Please reproduce each of the lines below word for word, omitting the pictures from your answer.

→ **Dataset rows**
BEGIN

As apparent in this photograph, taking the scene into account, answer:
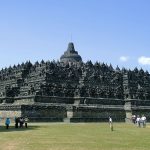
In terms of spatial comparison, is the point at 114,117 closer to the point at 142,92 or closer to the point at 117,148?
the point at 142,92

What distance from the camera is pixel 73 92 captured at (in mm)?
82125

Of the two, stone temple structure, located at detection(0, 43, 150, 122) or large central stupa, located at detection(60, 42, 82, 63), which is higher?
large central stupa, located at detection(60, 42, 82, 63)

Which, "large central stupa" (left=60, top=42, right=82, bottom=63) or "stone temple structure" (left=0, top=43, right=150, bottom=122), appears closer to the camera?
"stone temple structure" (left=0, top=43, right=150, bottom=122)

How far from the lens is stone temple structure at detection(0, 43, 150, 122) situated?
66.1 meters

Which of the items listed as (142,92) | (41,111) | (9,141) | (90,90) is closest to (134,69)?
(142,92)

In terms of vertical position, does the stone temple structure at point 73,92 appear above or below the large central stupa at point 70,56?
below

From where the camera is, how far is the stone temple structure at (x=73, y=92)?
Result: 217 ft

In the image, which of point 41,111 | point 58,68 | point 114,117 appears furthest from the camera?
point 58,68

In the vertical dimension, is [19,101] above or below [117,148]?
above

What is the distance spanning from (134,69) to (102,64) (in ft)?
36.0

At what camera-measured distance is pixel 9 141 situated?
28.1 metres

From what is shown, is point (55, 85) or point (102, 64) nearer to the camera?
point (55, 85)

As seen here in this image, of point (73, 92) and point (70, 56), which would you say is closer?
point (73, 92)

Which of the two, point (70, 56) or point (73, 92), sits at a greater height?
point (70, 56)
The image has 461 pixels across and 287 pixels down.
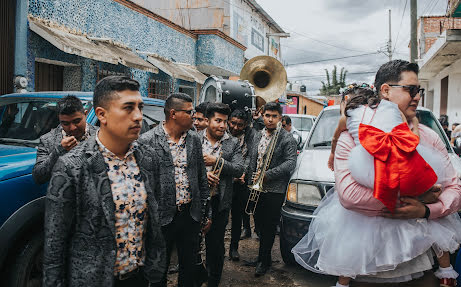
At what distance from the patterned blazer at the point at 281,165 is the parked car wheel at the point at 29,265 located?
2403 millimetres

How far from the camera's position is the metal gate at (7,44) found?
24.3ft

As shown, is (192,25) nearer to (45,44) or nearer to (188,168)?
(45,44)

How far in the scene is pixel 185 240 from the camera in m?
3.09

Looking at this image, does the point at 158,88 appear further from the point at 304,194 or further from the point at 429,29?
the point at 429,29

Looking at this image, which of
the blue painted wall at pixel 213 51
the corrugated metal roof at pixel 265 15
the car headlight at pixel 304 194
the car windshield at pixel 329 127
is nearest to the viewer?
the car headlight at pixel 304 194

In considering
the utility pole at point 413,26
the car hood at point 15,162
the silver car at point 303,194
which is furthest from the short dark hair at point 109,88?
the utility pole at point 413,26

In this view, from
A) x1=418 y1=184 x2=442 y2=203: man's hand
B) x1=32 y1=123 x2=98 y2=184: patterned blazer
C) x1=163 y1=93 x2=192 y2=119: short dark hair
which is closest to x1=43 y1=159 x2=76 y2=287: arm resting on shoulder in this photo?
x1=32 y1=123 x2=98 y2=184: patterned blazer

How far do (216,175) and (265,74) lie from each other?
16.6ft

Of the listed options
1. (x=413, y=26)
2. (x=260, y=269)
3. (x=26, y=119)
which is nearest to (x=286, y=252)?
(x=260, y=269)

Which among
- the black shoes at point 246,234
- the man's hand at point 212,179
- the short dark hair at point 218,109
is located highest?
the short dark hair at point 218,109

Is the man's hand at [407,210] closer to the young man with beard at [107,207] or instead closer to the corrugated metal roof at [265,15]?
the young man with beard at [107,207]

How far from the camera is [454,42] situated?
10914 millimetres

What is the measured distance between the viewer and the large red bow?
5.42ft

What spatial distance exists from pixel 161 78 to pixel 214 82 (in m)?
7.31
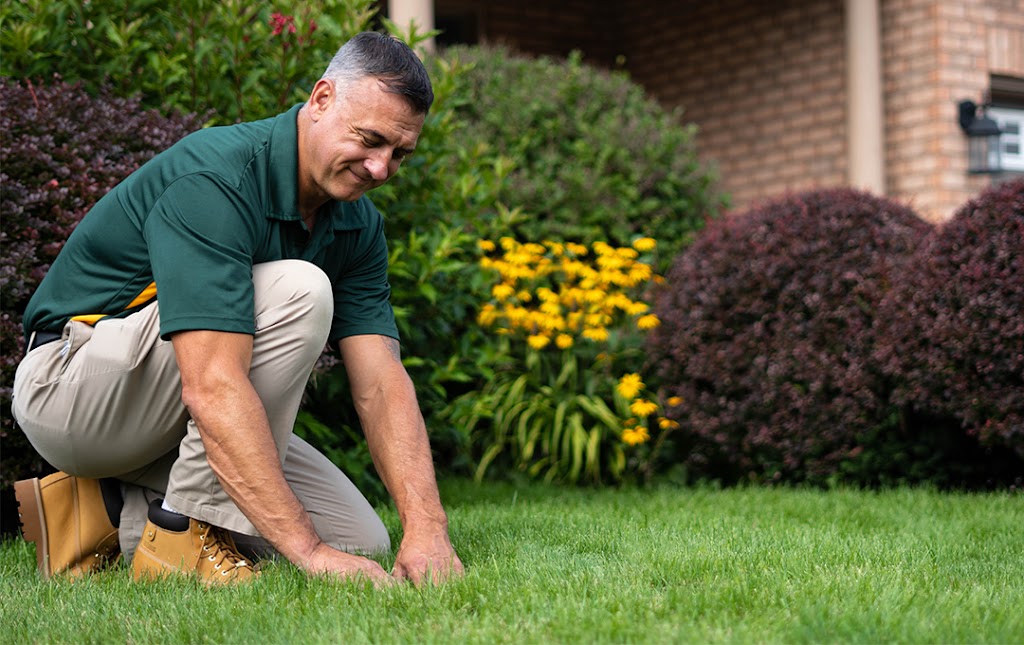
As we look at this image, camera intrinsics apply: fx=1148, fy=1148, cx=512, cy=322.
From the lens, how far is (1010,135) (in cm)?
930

END

→ **Task response**
As apparent in this photograph, taking the scene into account, answer:
In terms of spatial comparison, is the point at 114,117 closer to the point at 142,92 or closer to the point at 117,148?
the point at 142,92

What distance from the camera is pixel 73 92 captured at (in mm)?
82125

Of the two, stone temple structure, located at detection(0, 43, 150, 122) or large central stupa, located at detection(60, 42, 82, 63), which is higher?
large central stupa, located at detection(60, 42, 82, 63)

Which, "large central stupa" (left=60, top=42, right=82, bottom=63) or "stone temple structure" (left=0, top=43, right=150, bottom=122), appears closer to the camera?
"stone temple structure" (left=0, top=43, right=150, bottom=122)

How far from the lens is stone temple structure at detection(0, 43, 150, 122) situated?
66.1 meters

Which of the items listed as (142,92) | (41,111) | (9,141) | (90,90) is closest to (134,69)?
(142,92)

In terms of vertical position, does the stone temple structure at point 73,92 appear above or below the large central stupa at point 70,56?
below

From where the camera is, how far is the stone temple structure at (x=73, y=92)?
Result: 217 ft

In the image, which of point 41,111 | point 58,68 | point 114,117 appears furthest from the camera?
point 58,68

In the vertical dimension, is [19,101] above or below [117,148]?
above

What is the distance spanning from (134,69) to (102,64) (in ft)?
36.0

At what camera-measured distance is pixel 9 141 situated?
28.1 metres

From what is shown, is point (55, 85) or point (102, 64) nearer to the camera?
point (55, 85)

As seen here in this image, of point (73, 92) and point (70, 56), which would you say is closer?
point (73, 92)

Which of the two, point (70, 56) or point (73, 92), sits at a greater height?
point (70, 56)
The image has 461 pixels across and 287 pixels down.
At what distance from the patterned blazer at the point at 281,165 is the parked car wheel at the point at 29,265 located?
2403 millimetres

How far from the camera's position is the metal gate at (7,44) found?
24.3ft

As shown, is (192,25) nearer to (45,44) or nearer to (188,168)?
(45,44)

How far in the scene is pixel 185 240 from the camera in m?
3.09

Looking at this image, does the point at 158,88 appear further from the point at 304,194 or further from the point at 429,29?
the point at 429,29

Looking at this image, which of
the blue painted wall at pixel 213 51
the corrugated metal roof at pixel 265 15
the car headlight at pixel 304 194
the car windshield at pixel 329 127
is nearest to the viewer?
the car headlight at pixel 304 194

In considering
the utility pole at point 413,26
the car hood at point 15,162
the silver car at point 303,194
which is furthest from the short dark hair at point 109,88?
the utility pole at point 413,26

In this view, from
A) x1=418 y1=184 x2=442 y2=203: man's hand
B) x1=32 y1=123 x2=98 y2=184: patterned blazer
C) x1=163 y1=93 x2=192 y2=119: short dark hair
which is closest to x1=43 y1=159 x2=76 y2=287: arm resting on shoulder in this photo?
x1=32 y1=123 x2=98 y2=184: patterned blazer

How far do (216,175) and (265,74) lie from each other?
16.6ft

Of the listed options
1. (x=413, y=26)
2. (x=260, y=269)
3. (x=26, y=119)
which is nearest to (x=286, y=252)?
(x=260, y=269)

Which among
- the black shoes at point 246,234
- the man's hand at point 212,179
- the short dark hair at point 218,109
is located highest?
the short dark hair at point 218,109

Is the man's hand at [407,210] closer to the young man with beard at [107,207] or instead closer to the corrugated metal roof at [265,15]?
the young man with beard at [107,207]

How far from the camera is [454,42] situated?
10914 millimetres

What is the measured distance between the viewer and the large red bow?
5.42ft

What spatial distance exists from pixel 161 78 to pixel 214 82 (in m)?
7.31
As we look at this image, camera intrinsics apply: fx=1148, fy=1148, cx=512, cy=322.
From the lens, how far is (1010,135) (in cm)?
930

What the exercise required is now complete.